INFORMATION GIVEN below:

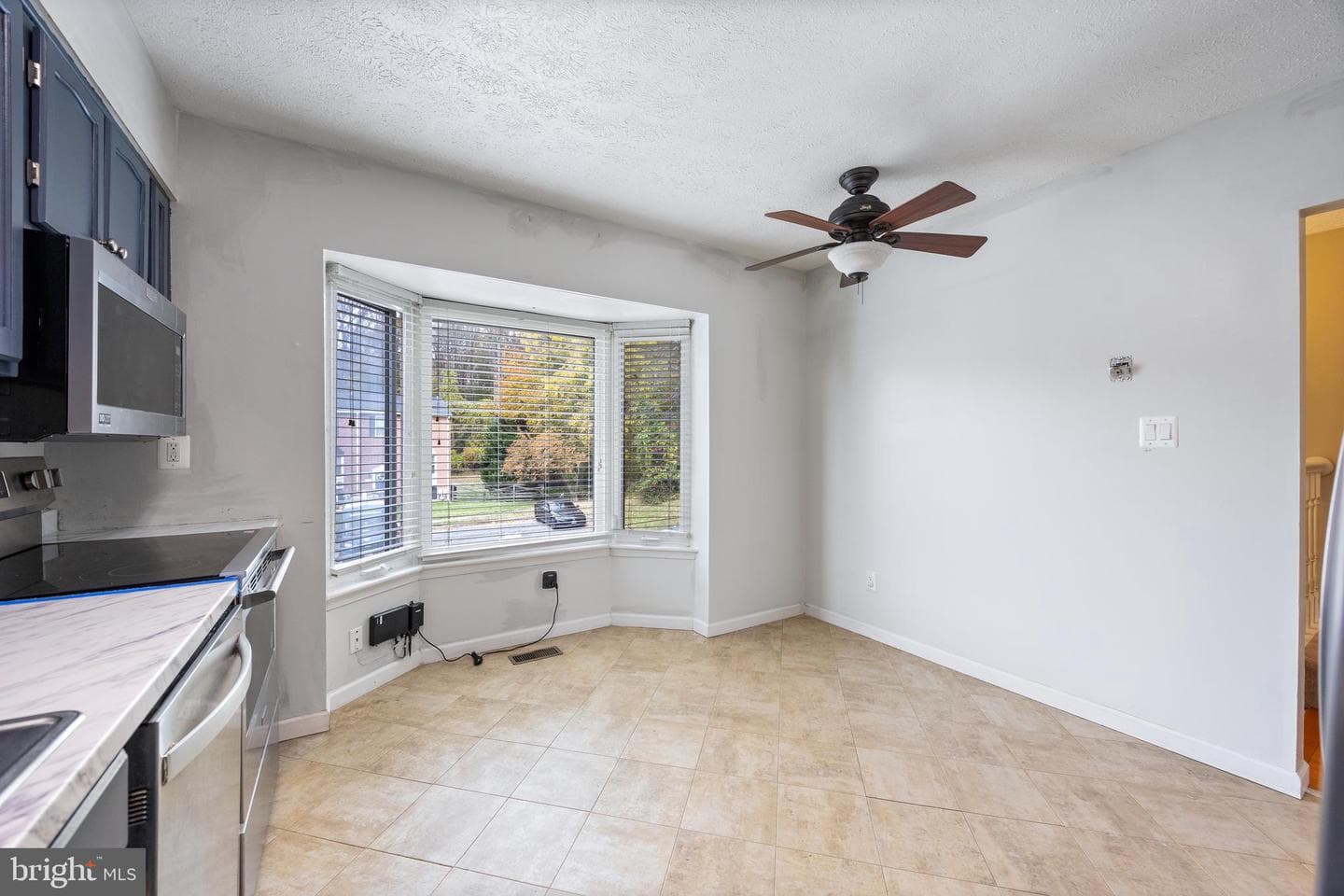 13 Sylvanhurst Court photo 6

End of INFORMATION GIVEN.
INFORMATION GIVEN below:

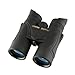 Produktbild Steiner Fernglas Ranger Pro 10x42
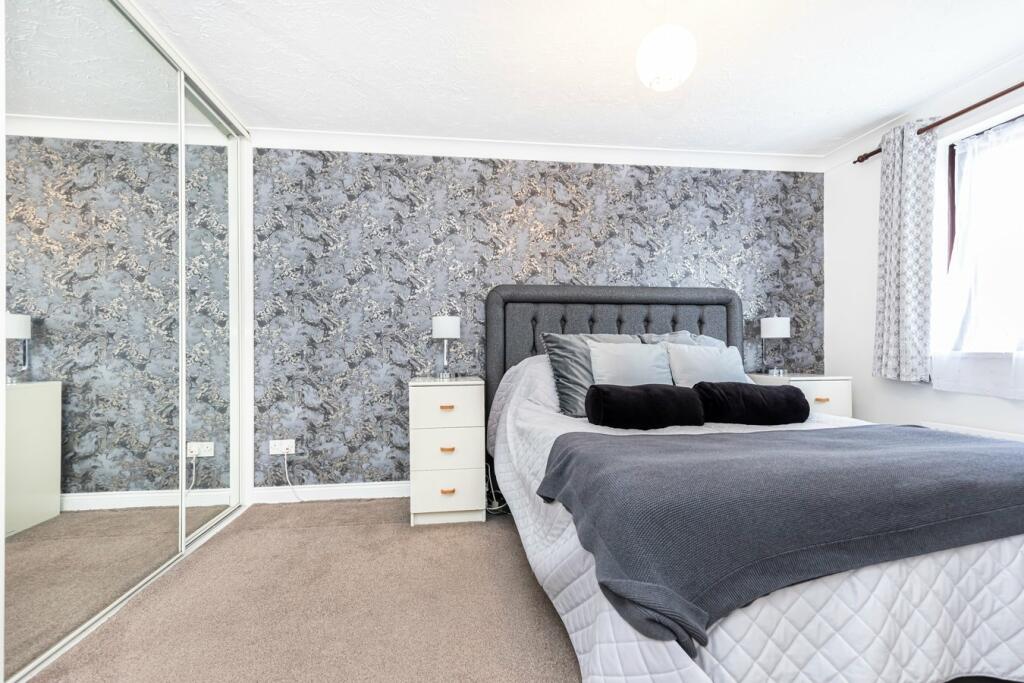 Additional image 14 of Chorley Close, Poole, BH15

End of INFORMATION GIVEN.
INFORMATION GIVEN below:

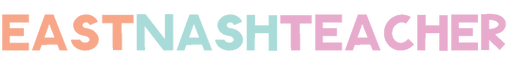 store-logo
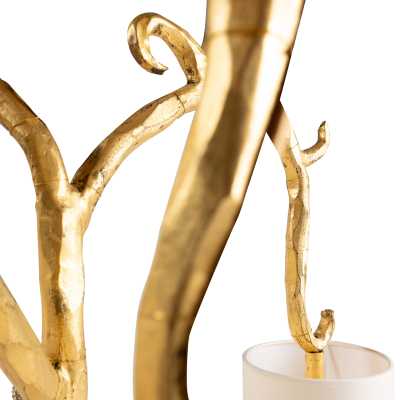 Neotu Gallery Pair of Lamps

End of INFORMATION GIVEN.

_EXERCISE GOAL_.
Transcribe exactly the lines above, beginning at the one with "Produktbild Steiner Fernglas" and going up to and including the one with "Additional image 14". Pictures do not belong in the copy.

_ANSWER SPACE_.
 Produktbild Steiner Fernglas Ranger Pro 10x42
 Additional image 14 of Chorley Close, Poole, BH15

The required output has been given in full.